By Louise Potts, Head of Banking Customer Advisory Practice at SAS UK & Ireland
It’s no secret that banks hold a wealth of information on their customers. While many have focused extensive resources on safeguarding this data, this has caused many organisations to overlook how this insight could actually be used for good – specifically when helping to protect vulnerable customers.
The Official Monetary and Financial Institutions Forum’s (OMFIF) latest report, ‘Central banks in the digital age: Bringing data into focus’, has found that banks are not harnessing the power of data, with many central banks bogged down by old and outdated legacy systems.
This needs to change – particularly given the context of the nation’s financial resilience. According to the Financial Conduct Authority (FCA), in May 2022, 12.9 million UK adults had low financial resilience – 1 in 4 (24%) of all UK adults. As the cost of living crisis continues, we can expect a similar bleak picture to unravel throughout the remainder of 2023.

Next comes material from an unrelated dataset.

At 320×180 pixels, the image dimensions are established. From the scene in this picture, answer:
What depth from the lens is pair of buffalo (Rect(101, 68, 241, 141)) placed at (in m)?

Data insights can have a hugely positive impact here. Those banks able to mine and understand their data will often spot indicators that a customer may be moving towards financial distress, before this situation has spiralled and become unmanageable.
Data for good
Applying data science for social good is not a new phenomenon. SAS has long used data to help solve some of the world’s most challenging issues – in key areas such as education, poverty and health.
In the banking industry, there is immense potential to make the most of data insights when identifying and helping vulnerable customers. Here, early identification could not be more important.
Artificial intelligence (AI) can be used to monitor an individuals’ activity and transactions, throughout the entire credit lifecycle, so that banks can spot signs of impending financial difficulty, such as frequent overdrafts or late bill payments.
This data can then be used for proactive intervention with a vulnerable customer’s specific needs in mind, whether it be simplified account management, alternative low-cost banking options, or resources for those with poor financial literacy.
Putting vulnerable customers first
Traditionally, banks have relied on customers to disclose their financial vulnerability. However, as information from the Vulnerability Registration Service (VRS) illuminates, this often does not occur in reality, or prove the best course of action.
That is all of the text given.